ASH, 9.-13. Dezember 2011

CML: Mit Nilotinib besserer Schutz vor Progression

Imatinib, der erste Tyrosinkinaseinhibitor, hat die chronische myeloische Leukämie (CML) aus einer tödlichen in eine meist chronische Erkrankung umgewandelt. Auch in den Drei-Jahres-Daten der Phase-III-Studie ENESTnd, die Giuseppe Saglio, Turin, vorstellte, überzeugt die Nachfolge-Substanz Nilotinib durch ein schnelleres und tieferes Ansprechen [1]. Von den 846 Patienten, die in 217 Zentren in 35 Ländern eingeschlossen worden waren, hatten randomisiert je etwa ein Drittel 400 mg/d Imatinib oder zweimal 300 bzw. 400 mg/d Nilotinib erhalten. Nach 36 Monaten erhielten in den beiden Nilotinib-Gruppen noch 71% bzw. 74%, in der Imatinib-Gruppe aber nur mehr 62% der Patienten die ursprünglich vorgesehene Behandlung.
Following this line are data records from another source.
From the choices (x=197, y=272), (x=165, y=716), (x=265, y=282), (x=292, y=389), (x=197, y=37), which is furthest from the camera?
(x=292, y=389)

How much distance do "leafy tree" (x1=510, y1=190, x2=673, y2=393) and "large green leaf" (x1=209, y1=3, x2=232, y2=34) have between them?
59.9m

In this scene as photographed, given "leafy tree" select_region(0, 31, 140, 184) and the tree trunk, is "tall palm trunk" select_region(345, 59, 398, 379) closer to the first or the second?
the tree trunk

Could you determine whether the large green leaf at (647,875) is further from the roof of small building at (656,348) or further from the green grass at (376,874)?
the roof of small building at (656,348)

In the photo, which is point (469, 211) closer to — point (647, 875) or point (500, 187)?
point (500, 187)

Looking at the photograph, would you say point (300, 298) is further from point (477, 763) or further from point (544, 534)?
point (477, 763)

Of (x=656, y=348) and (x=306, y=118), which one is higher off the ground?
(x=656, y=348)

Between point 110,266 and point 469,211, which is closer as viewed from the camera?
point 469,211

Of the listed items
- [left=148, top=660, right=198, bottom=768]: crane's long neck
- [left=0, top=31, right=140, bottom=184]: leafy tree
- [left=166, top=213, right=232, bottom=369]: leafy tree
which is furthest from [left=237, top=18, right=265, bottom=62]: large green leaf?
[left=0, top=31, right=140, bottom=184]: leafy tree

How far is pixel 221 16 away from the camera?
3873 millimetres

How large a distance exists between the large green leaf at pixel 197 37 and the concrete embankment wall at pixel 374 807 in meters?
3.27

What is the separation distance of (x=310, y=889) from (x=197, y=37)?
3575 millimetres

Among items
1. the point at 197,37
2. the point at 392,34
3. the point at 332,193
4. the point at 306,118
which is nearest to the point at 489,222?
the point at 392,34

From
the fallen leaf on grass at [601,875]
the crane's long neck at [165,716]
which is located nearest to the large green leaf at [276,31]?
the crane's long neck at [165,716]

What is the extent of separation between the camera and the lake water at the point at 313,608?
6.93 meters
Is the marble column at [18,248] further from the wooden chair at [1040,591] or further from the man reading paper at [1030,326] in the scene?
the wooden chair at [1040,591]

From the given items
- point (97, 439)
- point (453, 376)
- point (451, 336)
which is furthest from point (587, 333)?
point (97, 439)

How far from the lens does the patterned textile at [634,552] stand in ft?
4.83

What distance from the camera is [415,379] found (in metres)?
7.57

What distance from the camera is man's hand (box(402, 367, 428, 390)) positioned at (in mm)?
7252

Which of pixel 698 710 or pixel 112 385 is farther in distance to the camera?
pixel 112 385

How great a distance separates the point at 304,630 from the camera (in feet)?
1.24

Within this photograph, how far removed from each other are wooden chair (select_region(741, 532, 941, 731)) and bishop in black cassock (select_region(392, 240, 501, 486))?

Gründe für den Abbruch waren überwiegend Nebenwirkungen oder Laboranomalien (11% unter Imatinib, 10% bzw. 14% unter Nilotinib 2x 300 bzw. 2x 400 mg/d), ein Fortschreiten der Erkrankung (4% vs. 1% bzw. < 1%) oder unzureichendes Ansprechen (4% vs. 2% bzw. 3%).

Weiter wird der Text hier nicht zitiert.